Siempre jugué en la delgada línea del
bien y del mal. Aposté a burlarme de la muerte. Fui un insensato
durante tantos años que perdí el rumbo de mis pasos. Me adentré en
el jardín salvaje con la conciencia tranquila. Sabía que nada ni
nadie podría ser más magnífico y terrible que los colmillos de un
igual, pero estaba equivocado. Aún a día de hoy siento que mi
corazón se agita, mis pupilas se dilatan y mi rostro se vuelve un
amasijo entre sorpresa y terror.
El demonio, en persona, me tendió la
mano y me agarró con fuerza. Una mano firme, con uñas filosas y
áspera piel. Podía oler el azufre rezumando de cada poro. Tuve
miedo. Por primera vez en muchos años el pánico cayó sobre mí, y
por primera vez creí que no tendría escapatoria.
Hoy desconozco que ocurrió. Sin
embargo, ese misterio no pesa sobre mis hombros. El miedo se
desvaneció. Permití que el demonio narrase su historia. Acepté sus
lágrimas, consolé sus palabras llenas de dolor y huí cuando
descubrí que en el infierno me espera cada error que cometí. No sé
si he sido justo e injusto, pero soy un pecador confeso. Morir e ir
al infierno no es tentador, aunque tampoco lo es ser un santo al
servicio del egoísmo de los rezos y salmos de otros.

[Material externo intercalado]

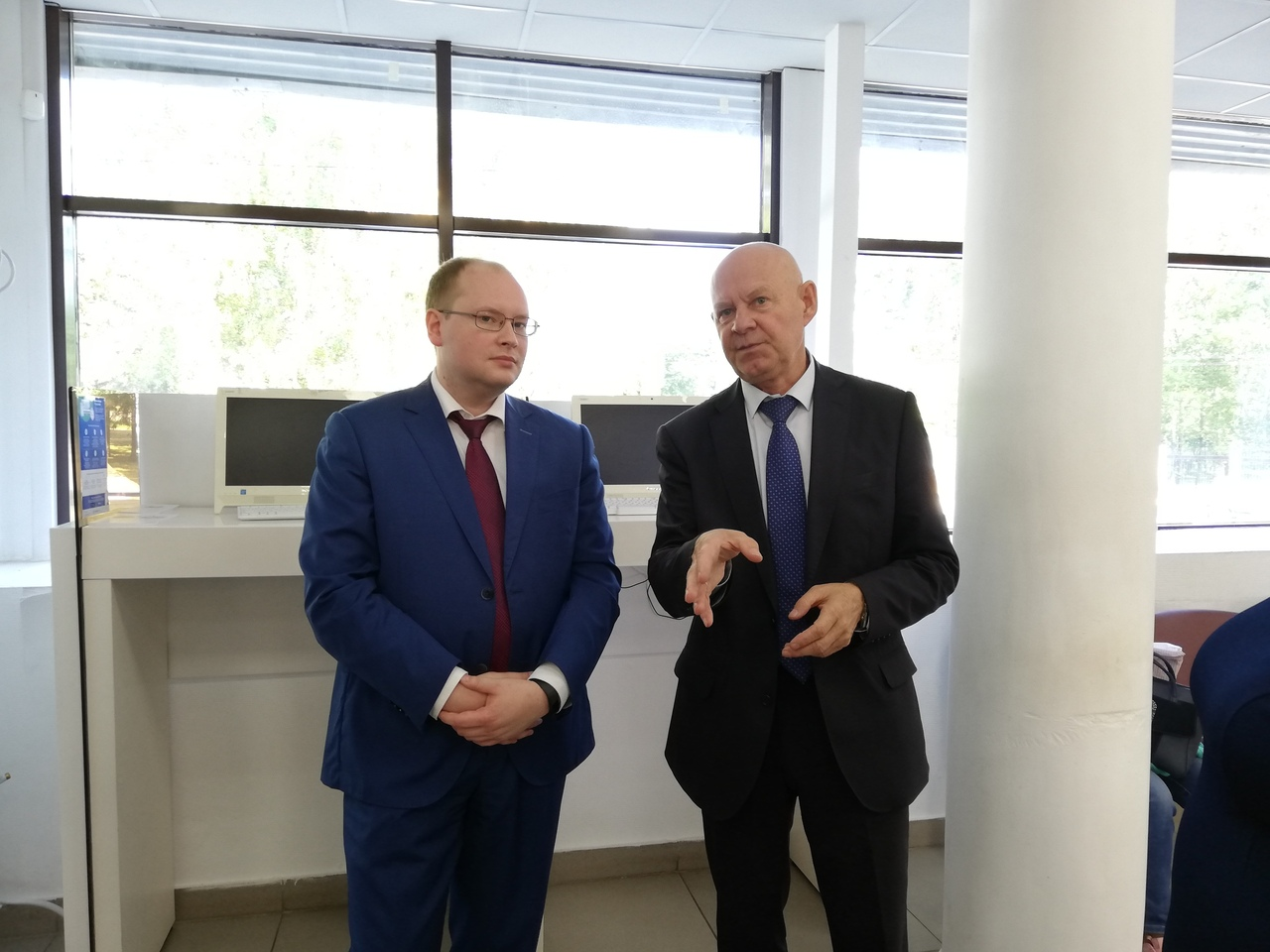 Кировский МФЦ посетил консультант госкопорации «Росатом» Владимир Сабуров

Me pregunto si el demonio aún me
recuerda, más allá de aquel vampiro rebelde que huyó sin mirar
atrás. Quizás sea un buen recuerdo que todavía saborea, pero
desconozco la verdad sobre su mente. Sólo sé que mi alma quedó
torturada y mi camino truncado durante algunos años. Sin embargo,
estoy de una pieza y sigo correteando por este mundo, el mundo humano
donde el límite del bien y del mal lo impongo yo con mis colmillos.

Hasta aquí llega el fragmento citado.